The deal attracted wide praise when it was priced.
“A huge success and was always going to be,” said one on-looking banker. “There’s a large captive investor base dying for this kind of long Gilt. That said it was a smooth process, I could see that from watching the movement in underlying Gilts into and around the pricing.”
There was also a fair bit of daylight between the second placed deal and the chasing pack. The Inter-American Development Bank’s $4bn April 2021, priced on April 12 by BMO Capital Markets, Citi, Deutsche Bank and Nomura, gained an average score of 8.89.
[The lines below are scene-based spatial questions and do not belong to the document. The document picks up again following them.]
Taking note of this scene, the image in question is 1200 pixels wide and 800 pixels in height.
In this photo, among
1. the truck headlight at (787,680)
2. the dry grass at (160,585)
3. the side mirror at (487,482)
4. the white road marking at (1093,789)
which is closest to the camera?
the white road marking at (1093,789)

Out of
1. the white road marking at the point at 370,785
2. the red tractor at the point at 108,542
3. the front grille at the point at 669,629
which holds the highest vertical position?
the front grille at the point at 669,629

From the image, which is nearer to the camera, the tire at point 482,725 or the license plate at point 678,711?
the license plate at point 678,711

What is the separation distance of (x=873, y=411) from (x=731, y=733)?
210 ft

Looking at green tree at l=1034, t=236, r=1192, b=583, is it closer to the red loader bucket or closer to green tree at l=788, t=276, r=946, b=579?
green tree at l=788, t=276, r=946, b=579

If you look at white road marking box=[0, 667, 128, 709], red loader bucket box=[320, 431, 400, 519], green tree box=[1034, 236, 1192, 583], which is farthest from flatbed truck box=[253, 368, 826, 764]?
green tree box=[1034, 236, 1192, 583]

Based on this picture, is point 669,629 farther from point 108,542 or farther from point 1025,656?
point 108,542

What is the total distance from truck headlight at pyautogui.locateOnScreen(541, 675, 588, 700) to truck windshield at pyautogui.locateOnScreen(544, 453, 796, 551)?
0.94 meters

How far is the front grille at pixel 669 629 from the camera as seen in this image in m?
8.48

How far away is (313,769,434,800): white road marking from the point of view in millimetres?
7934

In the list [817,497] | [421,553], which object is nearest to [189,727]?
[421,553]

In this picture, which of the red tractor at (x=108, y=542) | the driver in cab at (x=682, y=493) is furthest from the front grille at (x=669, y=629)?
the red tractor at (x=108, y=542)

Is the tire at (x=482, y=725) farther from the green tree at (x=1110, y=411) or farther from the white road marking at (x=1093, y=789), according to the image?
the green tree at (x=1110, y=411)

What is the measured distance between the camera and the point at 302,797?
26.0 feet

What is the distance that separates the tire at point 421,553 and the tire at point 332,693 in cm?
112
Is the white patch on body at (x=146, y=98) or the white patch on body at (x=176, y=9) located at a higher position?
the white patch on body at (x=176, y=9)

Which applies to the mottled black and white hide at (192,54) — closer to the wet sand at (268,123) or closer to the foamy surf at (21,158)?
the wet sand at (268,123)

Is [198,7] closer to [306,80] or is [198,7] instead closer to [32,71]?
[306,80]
That deal caught the eye at the time, as it was the issuer’s largest ever bond with a book that, at one point, peaked at more than $7.5bn of demand.
“This was a stunning deal,” said a banker on the trade at the time. “It got off to a fast start and never slowed down. It broke most records on IADB bonds — book size and deal size. It’s particularly impressive in an environment where market participants have been worried at the depth of demand in primary .”
A sovereign and two agencies round out the top five — and it was a close run thing between the three. Portugal’s €3bn April 2034 from April 11 scored 8.60, Bank Nederlandse Gemeenten’s €1.75bn April 2025 from April 9 got 8.57 and Finnvera’s $1bn June 2023 from June 20 was just behind on 8.55.
GlobalCapital collected scores on 35 benchmarks priced in the second quarter. The average deal score in the first quarter was 7.57. For euro benchmarks it was 7.43, and for dollar benchmarks 7.61.
That compared with an overall average score of 7.72 for the 80 benchmarks marked in the first quarter. But the outperformance of dollar bonds over euros was consistent, with dollars beating euros that quarter by 7.81 to 7.59, roughly the same difference as in the second quarter.